Ventec team members show Franciscan Health Olympia Fields Hospital staffers how to operate VOCSN critical care ventilators.

General Motors, criticized by President Donald Trump for taking too long in his eyes to begin production of ventilators, delivered the first round of those aforementioned medical devices Friday to Chicago-area hospitals.

The automaker, which is partnering with Seattle-area medical equipment maker Ventec Life Systems, took about a month from the first discussions about producing ventilators to delivering them. Trump has since praise GM for its efforts.

GM inked a $489.4-million deal with the Trump administration to produce 30,000 ventilators by the end of August.
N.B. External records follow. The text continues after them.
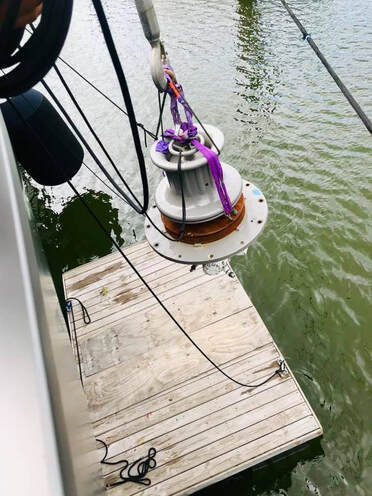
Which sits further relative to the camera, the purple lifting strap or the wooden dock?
the wooden dock

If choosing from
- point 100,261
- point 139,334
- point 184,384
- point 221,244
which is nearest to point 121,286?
point 100,261

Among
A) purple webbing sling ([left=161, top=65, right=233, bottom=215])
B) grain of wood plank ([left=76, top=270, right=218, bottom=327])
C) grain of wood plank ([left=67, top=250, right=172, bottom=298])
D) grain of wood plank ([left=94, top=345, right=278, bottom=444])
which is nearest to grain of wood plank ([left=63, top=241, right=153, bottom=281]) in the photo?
grain of wood plank ([left=67, top=250, right=172, bottom=298])

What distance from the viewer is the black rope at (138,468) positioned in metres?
3.31

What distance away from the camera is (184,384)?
12.8 feet

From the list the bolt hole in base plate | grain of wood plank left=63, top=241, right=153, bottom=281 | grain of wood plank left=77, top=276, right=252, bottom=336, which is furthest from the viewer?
grain of wood plank left=63, top=241, right=153, bottom=281

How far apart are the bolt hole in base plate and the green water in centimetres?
342

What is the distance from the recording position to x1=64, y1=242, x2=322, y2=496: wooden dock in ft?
11.0

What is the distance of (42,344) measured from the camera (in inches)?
36.7

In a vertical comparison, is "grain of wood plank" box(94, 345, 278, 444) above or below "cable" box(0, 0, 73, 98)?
below

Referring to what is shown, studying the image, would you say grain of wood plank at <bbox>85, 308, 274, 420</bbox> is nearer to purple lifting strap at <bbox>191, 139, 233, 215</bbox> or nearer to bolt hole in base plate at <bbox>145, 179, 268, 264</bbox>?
bolt hole in base plate at <bbox>145, 179, 268, 264</bbox>

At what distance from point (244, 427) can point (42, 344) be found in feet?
10.0

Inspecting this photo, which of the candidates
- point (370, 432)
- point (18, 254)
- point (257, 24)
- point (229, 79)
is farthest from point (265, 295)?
point (257, 24)

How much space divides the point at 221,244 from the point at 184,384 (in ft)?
9.00

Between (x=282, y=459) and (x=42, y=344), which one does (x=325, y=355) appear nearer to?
(x=282, y=459)
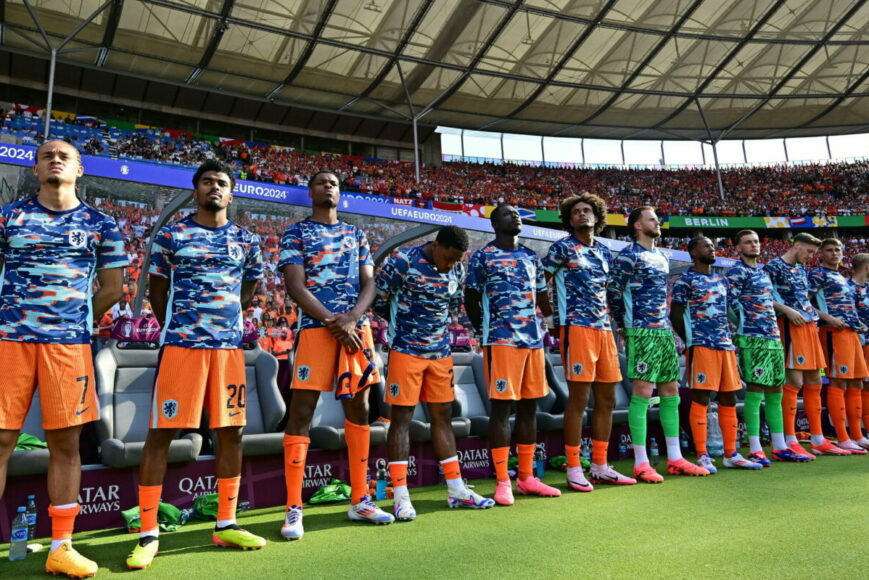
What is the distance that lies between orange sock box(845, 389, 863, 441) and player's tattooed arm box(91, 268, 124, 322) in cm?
647

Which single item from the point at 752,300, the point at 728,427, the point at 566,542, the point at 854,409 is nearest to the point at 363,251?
the point at 566,542

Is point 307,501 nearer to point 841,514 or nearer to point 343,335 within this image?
point 343,335

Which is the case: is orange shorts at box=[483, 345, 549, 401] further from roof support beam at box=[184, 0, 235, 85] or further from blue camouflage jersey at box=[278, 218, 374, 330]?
roof support beam at box=[184, 0, 235, 85]

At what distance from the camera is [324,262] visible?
126 inches

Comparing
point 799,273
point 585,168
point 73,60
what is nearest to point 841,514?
point 799,273

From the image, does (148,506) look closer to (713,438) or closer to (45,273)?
(45,273)

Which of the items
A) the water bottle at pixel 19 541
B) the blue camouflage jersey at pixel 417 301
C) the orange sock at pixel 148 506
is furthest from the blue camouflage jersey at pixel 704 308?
the water bottle at pixel 19 541

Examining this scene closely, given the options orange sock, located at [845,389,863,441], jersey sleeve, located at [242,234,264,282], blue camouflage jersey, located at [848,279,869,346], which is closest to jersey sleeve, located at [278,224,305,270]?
jersey sleeve, located at [242,234,264,282]

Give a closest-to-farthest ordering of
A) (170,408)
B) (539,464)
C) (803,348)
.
Result: 1. (170,408)
2. (539,464)
3. (803,348)

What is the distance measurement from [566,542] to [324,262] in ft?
6.02

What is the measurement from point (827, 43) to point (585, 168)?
13.1 m

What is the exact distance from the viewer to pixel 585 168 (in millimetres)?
33656

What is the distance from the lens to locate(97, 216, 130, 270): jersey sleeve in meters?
2.66

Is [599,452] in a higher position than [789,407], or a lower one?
lower
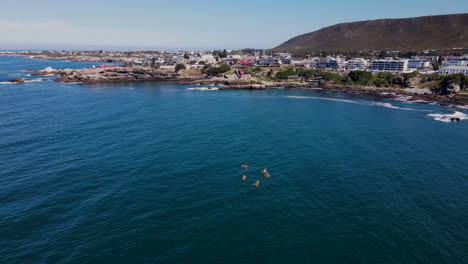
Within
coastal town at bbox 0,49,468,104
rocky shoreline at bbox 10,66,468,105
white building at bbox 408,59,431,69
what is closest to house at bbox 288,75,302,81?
coastal town at bbox 0,49,468,104

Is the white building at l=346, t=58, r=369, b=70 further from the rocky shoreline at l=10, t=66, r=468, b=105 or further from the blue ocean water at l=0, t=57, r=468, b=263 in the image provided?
the blue ocean water at l=0, t=57, r=468, b=263

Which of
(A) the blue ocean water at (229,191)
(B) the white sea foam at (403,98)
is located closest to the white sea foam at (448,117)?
(A) the blue ocean water at (229,191)

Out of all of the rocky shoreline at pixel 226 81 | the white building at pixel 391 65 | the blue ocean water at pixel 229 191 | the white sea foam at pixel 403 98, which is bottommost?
the blue ocean water at pixel 229 191

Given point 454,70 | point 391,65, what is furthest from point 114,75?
point 454,70

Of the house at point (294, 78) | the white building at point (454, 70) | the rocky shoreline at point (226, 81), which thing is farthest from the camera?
the house at point (294, 78)

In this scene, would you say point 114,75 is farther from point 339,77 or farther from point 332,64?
point 332,64

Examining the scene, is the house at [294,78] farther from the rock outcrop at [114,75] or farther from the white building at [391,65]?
the rock outcrop at [114,75]

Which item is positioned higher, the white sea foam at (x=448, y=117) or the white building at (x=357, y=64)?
the white building at (x=357, y=64)
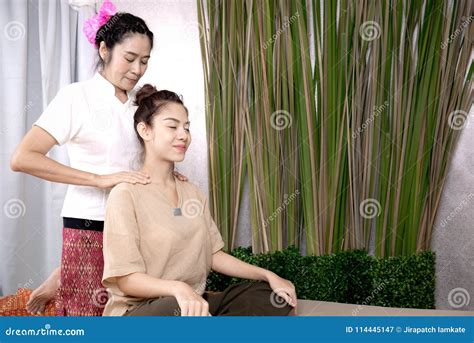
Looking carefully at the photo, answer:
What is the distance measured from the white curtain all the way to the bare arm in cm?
140

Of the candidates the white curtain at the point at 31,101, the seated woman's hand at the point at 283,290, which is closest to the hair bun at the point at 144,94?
the seated woman's hand at the point at 283,290

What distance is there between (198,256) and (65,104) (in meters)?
0.56

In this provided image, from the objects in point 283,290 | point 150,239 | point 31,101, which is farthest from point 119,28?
point 31,101

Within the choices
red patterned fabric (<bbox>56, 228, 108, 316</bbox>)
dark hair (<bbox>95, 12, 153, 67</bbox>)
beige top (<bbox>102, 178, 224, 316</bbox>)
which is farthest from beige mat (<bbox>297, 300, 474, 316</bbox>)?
dark hair (<bbox>95, 12, 153, 67</bbox>)

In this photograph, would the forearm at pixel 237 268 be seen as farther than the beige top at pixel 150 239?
Yes

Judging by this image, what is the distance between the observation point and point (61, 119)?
5.66 feet

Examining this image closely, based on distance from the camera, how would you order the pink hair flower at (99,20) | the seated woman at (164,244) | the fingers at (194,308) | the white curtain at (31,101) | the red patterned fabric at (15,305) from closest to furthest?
1. the fingers at (194,308)
2. the seated woman at (164,244)
3. the pink hair flower at (99,20)
4. the red patterned fabric at (15,305)
5. the white curtain at (31,101)

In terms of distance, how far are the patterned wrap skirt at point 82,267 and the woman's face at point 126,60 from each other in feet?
1.36

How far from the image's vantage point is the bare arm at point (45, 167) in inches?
65.3

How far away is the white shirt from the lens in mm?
1733

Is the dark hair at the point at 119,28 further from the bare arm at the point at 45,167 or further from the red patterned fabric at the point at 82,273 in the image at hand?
the red patterned fabric at the point at 82,273

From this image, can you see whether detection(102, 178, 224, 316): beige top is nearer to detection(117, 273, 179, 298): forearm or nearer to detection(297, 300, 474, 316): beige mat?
detection(117, 273, 179, 298): forearm

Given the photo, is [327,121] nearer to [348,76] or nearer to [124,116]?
[348,76]

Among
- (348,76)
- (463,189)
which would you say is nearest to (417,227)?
(463,189)
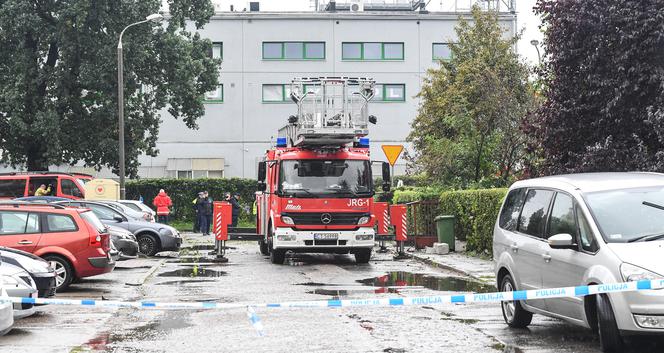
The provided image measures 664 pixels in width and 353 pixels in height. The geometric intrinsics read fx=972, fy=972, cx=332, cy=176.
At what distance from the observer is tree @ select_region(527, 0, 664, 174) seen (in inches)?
600

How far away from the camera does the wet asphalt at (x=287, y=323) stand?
32.8 ft

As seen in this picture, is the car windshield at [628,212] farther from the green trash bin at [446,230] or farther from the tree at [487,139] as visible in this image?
the green trash bin at [446,230]

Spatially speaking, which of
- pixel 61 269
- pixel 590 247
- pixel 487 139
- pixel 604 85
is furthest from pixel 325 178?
pixel 590 247

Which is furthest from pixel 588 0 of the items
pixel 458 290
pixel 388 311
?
pixel 388 311

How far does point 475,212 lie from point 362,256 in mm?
2989

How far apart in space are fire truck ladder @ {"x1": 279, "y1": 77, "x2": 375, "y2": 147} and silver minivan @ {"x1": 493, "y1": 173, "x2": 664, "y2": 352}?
9771 millimetres

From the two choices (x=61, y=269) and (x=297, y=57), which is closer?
(x=61, y=269)

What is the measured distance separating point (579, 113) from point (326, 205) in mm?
6674

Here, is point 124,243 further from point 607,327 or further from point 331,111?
point 607,327

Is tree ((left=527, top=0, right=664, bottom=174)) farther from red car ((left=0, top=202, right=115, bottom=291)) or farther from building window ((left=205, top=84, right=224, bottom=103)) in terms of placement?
Answer: building window ((left=205, top=84, right=224, bottom=103))

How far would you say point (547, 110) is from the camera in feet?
55.7

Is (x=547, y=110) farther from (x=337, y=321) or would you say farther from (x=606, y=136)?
(x=337, y=321)

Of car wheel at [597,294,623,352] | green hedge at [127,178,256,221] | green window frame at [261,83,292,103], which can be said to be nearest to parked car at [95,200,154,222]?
green hedge at [127,178,256,221]

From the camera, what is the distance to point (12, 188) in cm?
3488
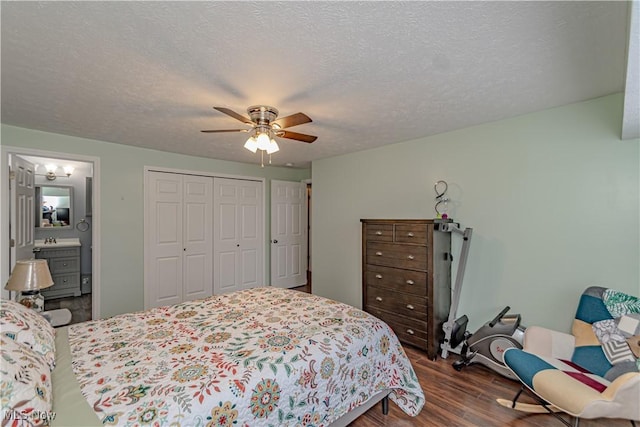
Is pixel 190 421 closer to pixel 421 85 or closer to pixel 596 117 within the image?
pixel 421 85

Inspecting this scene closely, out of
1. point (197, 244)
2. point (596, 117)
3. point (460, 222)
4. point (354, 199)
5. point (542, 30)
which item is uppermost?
point (542, 30)

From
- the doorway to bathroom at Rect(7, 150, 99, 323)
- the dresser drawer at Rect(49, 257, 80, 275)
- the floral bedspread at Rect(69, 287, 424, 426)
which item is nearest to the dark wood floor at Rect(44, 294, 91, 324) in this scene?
the doorway to bathroom at Rect(7, 150, 99, 323)

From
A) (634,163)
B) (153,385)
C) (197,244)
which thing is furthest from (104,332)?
(634,163)

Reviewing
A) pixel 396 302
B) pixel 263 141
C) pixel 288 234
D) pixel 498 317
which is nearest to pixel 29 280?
pixel 263 141

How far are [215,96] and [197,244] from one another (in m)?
2.76

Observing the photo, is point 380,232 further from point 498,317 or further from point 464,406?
point 464,406

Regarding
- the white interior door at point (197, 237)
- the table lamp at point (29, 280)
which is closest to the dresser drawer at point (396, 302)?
the white interior door at point (197, 237)

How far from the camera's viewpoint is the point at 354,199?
408 centimetres

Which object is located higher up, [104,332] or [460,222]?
[460,222]

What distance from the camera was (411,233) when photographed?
117 inches

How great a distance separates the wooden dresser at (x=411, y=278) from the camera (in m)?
2.83

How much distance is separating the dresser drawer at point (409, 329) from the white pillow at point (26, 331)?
278 centimetres

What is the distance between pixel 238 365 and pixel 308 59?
5.66ft

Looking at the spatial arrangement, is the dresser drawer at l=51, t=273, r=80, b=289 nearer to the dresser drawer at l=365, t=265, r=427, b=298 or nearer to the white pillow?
the white pillow
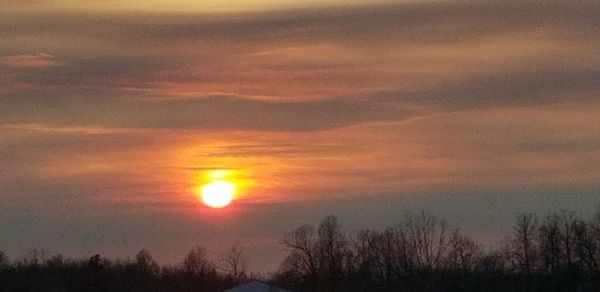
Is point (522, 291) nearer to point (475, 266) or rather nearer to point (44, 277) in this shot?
point (475, 266)

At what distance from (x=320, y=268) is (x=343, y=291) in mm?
6541

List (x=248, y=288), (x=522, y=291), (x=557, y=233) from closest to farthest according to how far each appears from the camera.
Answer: (x=248, y=288) < (x=522, y=291) < (x=557, y=233)

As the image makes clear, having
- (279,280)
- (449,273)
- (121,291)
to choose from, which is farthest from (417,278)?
(121,291)

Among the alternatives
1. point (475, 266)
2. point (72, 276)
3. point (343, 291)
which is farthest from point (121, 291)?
point (475, 266)

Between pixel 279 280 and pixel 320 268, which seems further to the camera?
pixel 320 268

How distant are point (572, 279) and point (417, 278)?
16.6 metres

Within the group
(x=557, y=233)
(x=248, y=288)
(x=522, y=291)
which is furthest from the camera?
(x=557, y=233)

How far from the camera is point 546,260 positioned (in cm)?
18788

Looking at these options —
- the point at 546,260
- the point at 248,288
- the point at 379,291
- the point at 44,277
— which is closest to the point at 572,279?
the point at 546,260

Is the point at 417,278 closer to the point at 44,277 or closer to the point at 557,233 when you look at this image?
the point at 557,233

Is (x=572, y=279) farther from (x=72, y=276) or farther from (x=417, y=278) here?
(x=72, y=276)

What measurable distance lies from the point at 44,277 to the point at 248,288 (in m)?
35.3

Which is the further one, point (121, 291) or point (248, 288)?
point (121, 291)

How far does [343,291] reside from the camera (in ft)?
620
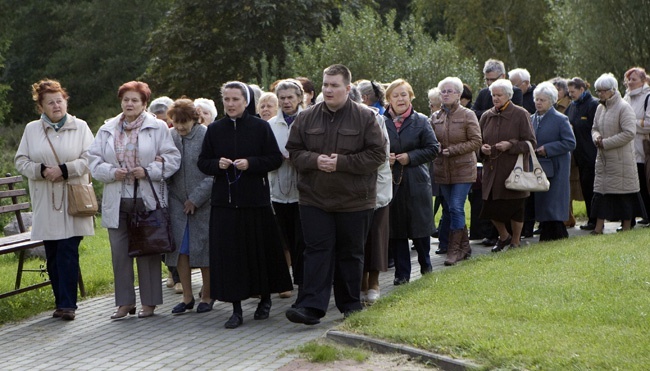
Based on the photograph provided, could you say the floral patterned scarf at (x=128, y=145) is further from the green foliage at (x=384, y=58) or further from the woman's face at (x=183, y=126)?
the green foliage at (x=384, y=58)

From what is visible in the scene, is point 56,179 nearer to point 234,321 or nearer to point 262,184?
point 262,184

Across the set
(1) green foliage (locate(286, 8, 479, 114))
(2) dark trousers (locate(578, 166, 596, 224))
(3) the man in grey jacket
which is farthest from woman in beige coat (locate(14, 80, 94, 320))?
(1) green foliage (locate(286, 8, 479, 114))

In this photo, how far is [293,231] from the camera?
10789 mm

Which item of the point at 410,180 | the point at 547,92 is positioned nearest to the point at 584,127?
the point at 547,92

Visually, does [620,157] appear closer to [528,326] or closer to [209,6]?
[528,326]

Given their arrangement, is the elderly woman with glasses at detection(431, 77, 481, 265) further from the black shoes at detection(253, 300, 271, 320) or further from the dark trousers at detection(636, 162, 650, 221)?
the dark trousers at detection(636, 162, 650, 221)

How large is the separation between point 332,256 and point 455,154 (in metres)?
3.23

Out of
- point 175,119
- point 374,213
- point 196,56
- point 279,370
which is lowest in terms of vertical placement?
point 279,370

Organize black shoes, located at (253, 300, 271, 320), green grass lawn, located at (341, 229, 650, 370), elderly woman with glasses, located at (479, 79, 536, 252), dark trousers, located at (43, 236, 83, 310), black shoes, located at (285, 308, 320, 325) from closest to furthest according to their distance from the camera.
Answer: green grass lawn, located at (341, 229, 650, 370) → black shoes, located at (285, 308, 320, 325) → black shoes, located at (253, 300, 271, 320) → dark trousers, located at (43, 236, 83, 310) → elderly woman with glasses, located at (479, 79, 536, 252)

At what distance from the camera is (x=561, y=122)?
510 inches

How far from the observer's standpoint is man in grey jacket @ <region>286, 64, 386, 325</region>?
29.3 feet

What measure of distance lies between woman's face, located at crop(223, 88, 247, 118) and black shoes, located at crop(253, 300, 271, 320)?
1722mm

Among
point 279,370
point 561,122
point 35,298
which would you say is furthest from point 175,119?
point 561,122

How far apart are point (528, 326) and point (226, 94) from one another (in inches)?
134
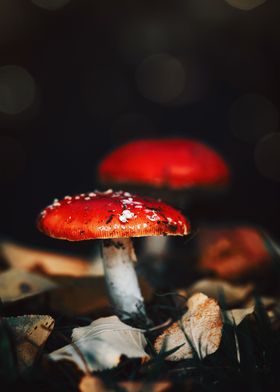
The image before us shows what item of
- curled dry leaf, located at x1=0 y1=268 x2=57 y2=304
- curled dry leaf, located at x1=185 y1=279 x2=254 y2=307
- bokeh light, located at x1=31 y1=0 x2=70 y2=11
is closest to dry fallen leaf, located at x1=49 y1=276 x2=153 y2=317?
curled dry leaf, located at x1=0 y1=268 x2=57 y2=304

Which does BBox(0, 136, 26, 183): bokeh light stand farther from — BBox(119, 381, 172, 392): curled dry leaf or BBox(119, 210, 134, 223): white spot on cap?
BBox(119, 381, 172, 392): curled dry leaf

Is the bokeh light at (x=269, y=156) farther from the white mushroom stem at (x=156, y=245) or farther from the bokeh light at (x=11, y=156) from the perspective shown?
the bokeh light at (x=11, y=156)

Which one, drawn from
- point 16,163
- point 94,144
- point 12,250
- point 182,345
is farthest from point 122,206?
point 16,163

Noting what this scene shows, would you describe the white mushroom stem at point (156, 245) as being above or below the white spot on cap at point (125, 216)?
below

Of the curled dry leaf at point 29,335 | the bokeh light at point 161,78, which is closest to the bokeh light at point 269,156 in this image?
the bokeh light at point 161,78

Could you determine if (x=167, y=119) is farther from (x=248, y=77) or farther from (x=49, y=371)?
(x=49, y=371)

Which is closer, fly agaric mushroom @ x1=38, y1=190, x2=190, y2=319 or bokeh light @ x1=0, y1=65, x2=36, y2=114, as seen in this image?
fly agaric mushroom @ x1=38, y1=190, x2=190, y2=319

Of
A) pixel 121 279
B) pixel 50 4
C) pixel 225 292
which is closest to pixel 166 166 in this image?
pixel 225 292
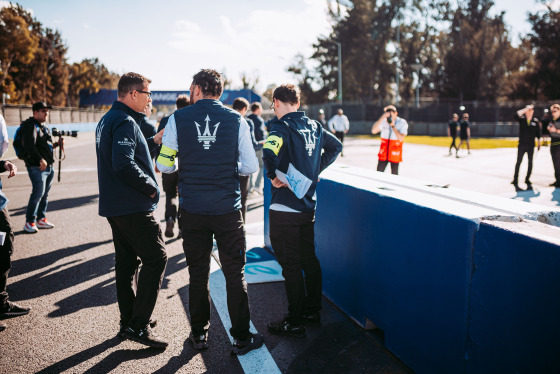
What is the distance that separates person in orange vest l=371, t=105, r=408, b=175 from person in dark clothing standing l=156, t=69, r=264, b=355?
5.29 meters

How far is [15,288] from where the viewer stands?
14.1ft

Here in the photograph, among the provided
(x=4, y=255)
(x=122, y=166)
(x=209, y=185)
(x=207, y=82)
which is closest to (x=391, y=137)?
(x=207, y=82)

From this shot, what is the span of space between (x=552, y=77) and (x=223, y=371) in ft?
168

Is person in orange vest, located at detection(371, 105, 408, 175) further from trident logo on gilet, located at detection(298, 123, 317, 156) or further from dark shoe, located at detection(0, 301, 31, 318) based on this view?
dark shoe, located at detection(0, 301, 31, 318)

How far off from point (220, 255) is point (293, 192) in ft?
2.47

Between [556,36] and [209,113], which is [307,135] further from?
[556,36]

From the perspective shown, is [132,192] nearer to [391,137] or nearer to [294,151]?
[294,151]

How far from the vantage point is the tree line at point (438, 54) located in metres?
43.9

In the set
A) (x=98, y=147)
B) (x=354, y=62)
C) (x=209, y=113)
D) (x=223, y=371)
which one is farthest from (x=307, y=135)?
(x=354, y=62)

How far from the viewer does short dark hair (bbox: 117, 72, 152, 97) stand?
10.3 feet

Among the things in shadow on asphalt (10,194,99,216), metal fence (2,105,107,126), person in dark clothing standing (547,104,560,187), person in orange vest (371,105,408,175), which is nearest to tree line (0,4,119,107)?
metal fence (2,105,107,126)

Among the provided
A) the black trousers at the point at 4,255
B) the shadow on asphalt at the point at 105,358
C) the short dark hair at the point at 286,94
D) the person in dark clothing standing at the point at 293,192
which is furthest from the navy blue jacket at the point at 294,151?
the black trousers at the point at 4,255

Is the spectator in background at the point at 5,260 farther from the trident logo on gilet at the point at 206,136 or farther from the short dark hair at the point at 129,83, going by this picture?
the trident logo on gilet at the point at 206,136

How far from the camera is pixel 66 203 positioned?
8625mm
The automaker said it will produce and deliver 600 by the end of April, then ramp up production levels from there.

(GM ready to ship first round of new emergency ventilators.)

“The passion and commitment that people at GM, Ventec and our suppliers have put into this work is inspiring,” GM CEO Mary Barra said in a statement. “We are all humbled to support the heroic efforts of medical professionals in Chicagoland and across the world who are fighting to save lives and turn the tide of the pandemic.”

UAW Local 292 workers signed boxes of ventilators produced at the Kokomo, Indiana plant.

GM’s components plant in Kokomo, Indiana, is building the devices using UAW workers who volunteered to take on the task. The company is in the process of training the first shift of employees and will ultimately have three shifts running to meet the 30,000 number.

“We have healthcare heroes who are on the front lines in this pandemic and we’re grateful to know there is support to attain more of the essential resources they need to care for the most critically ill patients,” said Allan M. Spooner, president and CEO of Franciscan Health Olympia Fields.

(GM secures $489.4M Trump administration contract to build ventilators.)

“Every single one of these ventilators will make a difference in the lives of critical COVID-19 patients and our other patients with acute respiratory illness. We are grateful and inspired by the ingenuity and dedication of everyone behind this truly lifesaving gift.”

The first round of ventilators went to Franciscan Health Olympia Fields and Weiss Memorial hospitals while UPS Inc. will deliver a third shipment to the Federal Emergency Management Agency at the Gary/Chicago International Airport on Saturday for distribution to other locations.

VOCSN critical care ventilators are prepared for distribution at the General Motors manufacturing facility in Kokomo, Indiana.

“For a community hospital that was already struggling with budgetary constraints prior to this crisis, these ventilators are a much-needed infusion of critical resources to care for our patients, which includes a significant elderly population,” Mary Shehan, Weiss Memorial Hospital CEO, said in a statement.

GM is not alone in its efforts. Other automakers, including Ford, Fiat Chrysler and others are also producing a variety of medical equipment. In fact, Ford just signed a deal in partnership with GE to produce 50,000 air-powered ventilators designed by Florida’s Airon Corp. The $336-million contract calls for the company to build the devices by July 13 at its Rawsonville Components Plant in Ypsilanti, Michigan.

(GM training Kokomo workers to produce ventilators.)

“Not only has GM/Ventec and the UAW set a new Trump Time standard in rapid industrial mobilization — just weeks from site construction to ventilator production — the GM/Ventec ventilators are now rolling off the line,” Peter Navarro, White House assistant to the president, said in a statement.